======== Segmento del documento
Questo flusso è stato accompagnato negli ultimi quindici anni ad un aumento della mortalità: da 10 morti ogni 1.000 persone fino ad superare i 30 morti ogni 1.000 migranti, facendo della rotta marittima verso l’Europa la più pericolosa al mondo.
I migranti che riescono a raggiungere le sponde europee non finiscono il proprio viaggio, bensì vengono spostati da un centro ad un altro per diverso tempo, o addirittura rimandati nel proprio paese da cui erano riusciti a scappare.
Già, la maggior parte dei migranti scappa dai propri paesi di origine in cui sono presenti governi repressivi come nell’africa subsaharina o dell’asia: Eritrea, Nigeria, Somalia, Siria, Afganistan (dove siamo in missione di pace), Ghana, etc..
================
======== Estratti delle righe
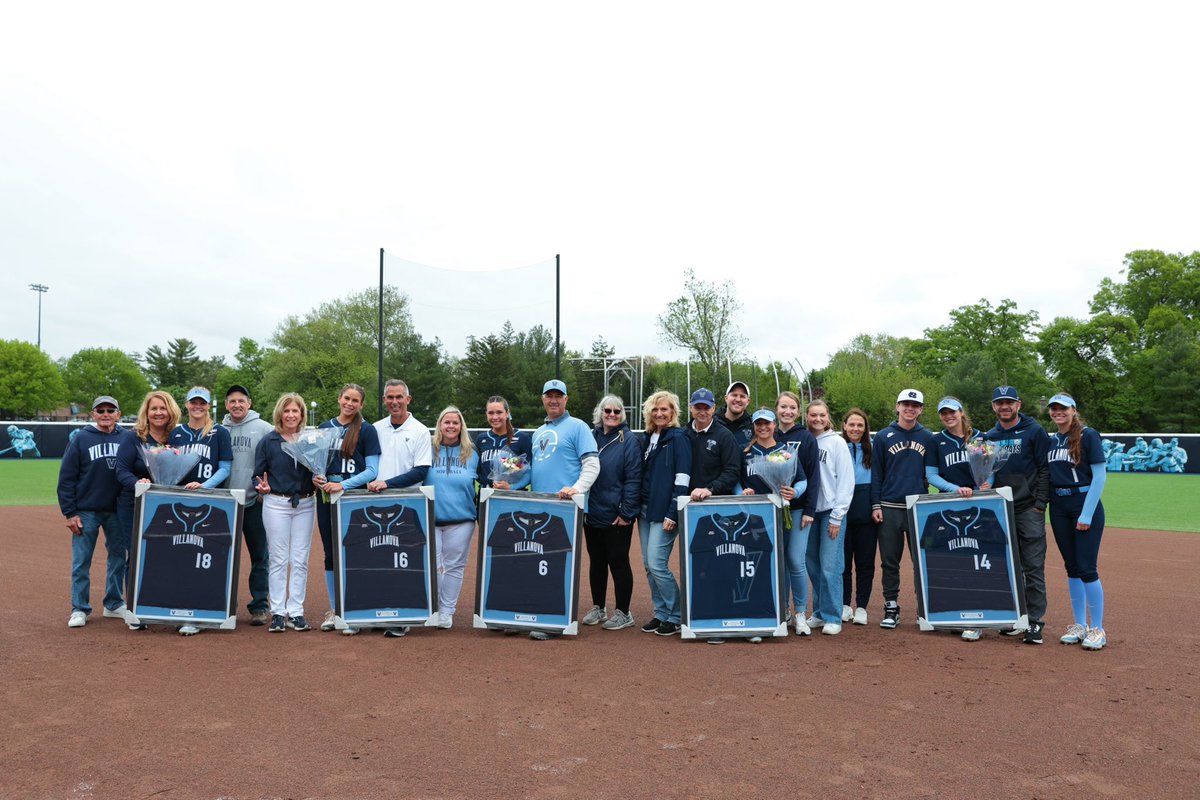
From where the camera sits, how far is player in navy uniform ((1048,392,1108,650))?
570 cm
================
======== Estratti delle righe
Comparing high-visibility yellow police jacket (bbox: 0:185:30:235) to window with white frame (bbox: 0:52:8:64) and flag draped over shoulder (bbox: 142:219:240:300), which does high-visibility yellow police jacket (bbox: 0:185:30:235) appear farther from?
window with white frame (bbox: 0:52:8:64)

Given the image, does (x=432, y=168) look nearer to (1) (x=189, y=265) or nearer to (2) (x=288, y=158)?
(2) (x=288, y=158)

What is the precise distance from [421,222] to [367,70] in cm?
================
Il tuo obiettivo: Secondo il segmento del documento, quale rotta è diventata la più pericolosa al mondo?

Risultato atteso: La rotta marittima verso l’Europa.